The last show in the theatre as we know it is on May 10. On the eve of the old Yard’s destruction, Miller reflects on the theatre’s past, present and future.
What was your vision for the Yard when you launched it?
‘The truth is that in the first year there was no business plan, there was no sense of what precisely it was that I wanted to do with it. It was more just following an instinct and impulse and a bunch of energy. Fundamentally I was really frustrated [about lack of opportunities in London theatre at the time] and really bored, and so that energy – rather than intellectual rigor – defined it.’
Well it worked!
‘Yeah! But I didn’t realise how difficult it would be.’
Can you give a flavour of what the early days were like?
‘It was high chaos. I slept in what are now the toilets for a few months because the door shutter wouldn’t close and because I really couldn’t afford rent. We got some money for a little garden from a lovely charity and unbeknownst to us people started growing weed in it. Every Friday a man would phone up asking, really politely, if he could turn up naked. We thought about it for a while and in the end I was like: no, that’s probably going to make other people feel uncomfortable.’

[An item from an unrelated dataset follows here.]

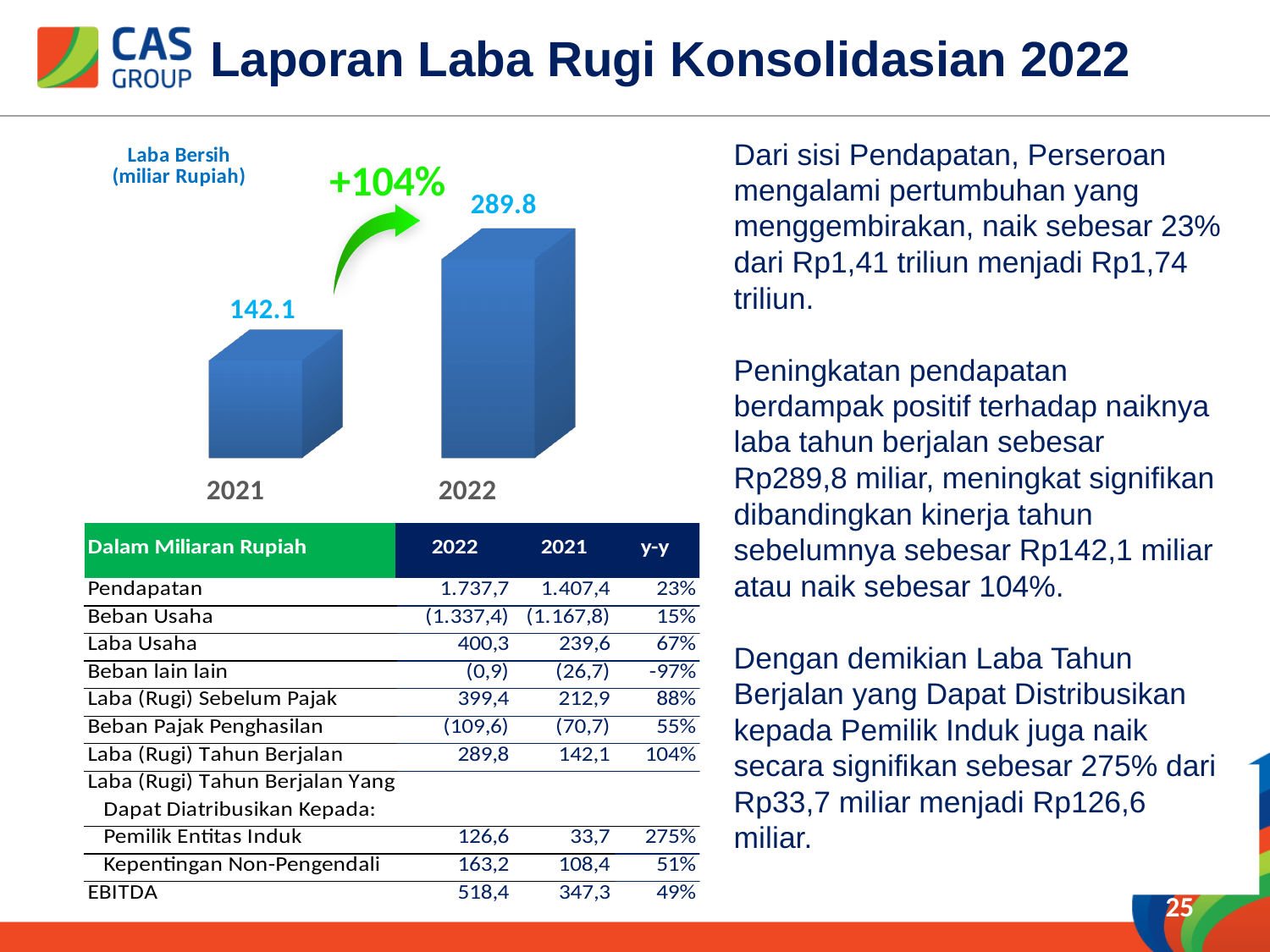
What percentage change is annotated between the two bars in the Laba Bersih chart? +104% Which year has the lower value in the Laba Bersih chart? 2021 What is the value for 2022 in the Laba Bersih chart? 289.8 Is the value for 2022 larger or smaller than the value for 2021 in the Laba Bersih chart? larger What is the value for 2021 in the Laba Bersih chart? 142.1 What is the difference between the 2022 and 2021 values in the Laba Bersih chart? 147.7 How many bars are shown in the Laba Bersih chart? 2 What unit is stated in the title of the Laba Bersih chart? miliar Rupiah Which year has the higher value in the Laba Bersih chart? 2022 Do the values in the Laba Bersih chart rise or fall from 2021 to 2022? rise What kind of chart is the Laba Bersih chart? bar chart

Was it always the plan to have clubbing as part of the Yard’s programming?
‘I moved to London in 2010 and it felt like the height of [legendary avant-garde club night] Shunt. I only went once, but I thought it was absolutely brilliant, and I was really inspired by the idea that you could give people a different context by which to engage with experimental performance. If that involved booze, then cool, if that involved a dance, then cool. And being in Hackney Wick and wanting to attract a younger generation of artists and audiences, I knew that would be a fundamental part of the offering. We started doing parties pretty much immediately.’
Do you feel you’ve ‘made it’ now? The Yard’s future seems reasonably assured.
‘I mean, the truth is that I never feel like that. I’ll have at least one or two nights a week where I don’t sleep because I’m worried about what’s around the corner, it never feels secure. It’s not a world in which it’s possible to feel secure: we make ephemeral art and so the ephemerality of it translates to the business and the way in which the budgets are constructed.’
What will the new Yard be like?
‘My hope is it will be the same spirit, but the offer to audiences and artists will be better. We’ve been operating in a tin can: when it’s cold outside, it’s cold inside. When it’s hot outside, it’s hot inside. There’s no backstage area. We’re not adjusting the style, the taste, the spirit of what we do and who we are, but we are hopefully ensuring that we’ll be able to deliver that in a more exciting way, in a more comfortable way and in a way that ensures that the shows and the experience of those shows is better.’
We’ve been operating in a tin can
Hackney Wick has changed enormously in the last 14 years: how do you feel about it? Do you see yourselves as gentrifiers?
‘When we opened we were a group of artists making theatre in a cheap part of London. We moved in, and others moved in too. But it is impossible to escape the contemporary relationship between art and residential development. People want to live near artists. Was that our intention? Absolutely not. We just wanted to make excellent new theatre. Do I regret making excellent new theatre? No. Can I influence the cost of flats around us? No. We’ve worked hard to get to know our neighbours. We'’ve worked with local young people for ten years on a weekly basis. We started a partnership with our local primary school – I rehearsed Glass Menagerie at Gainsborough School. What hasn’t changed is that Hackney Wick remains a place people go to have a good time.’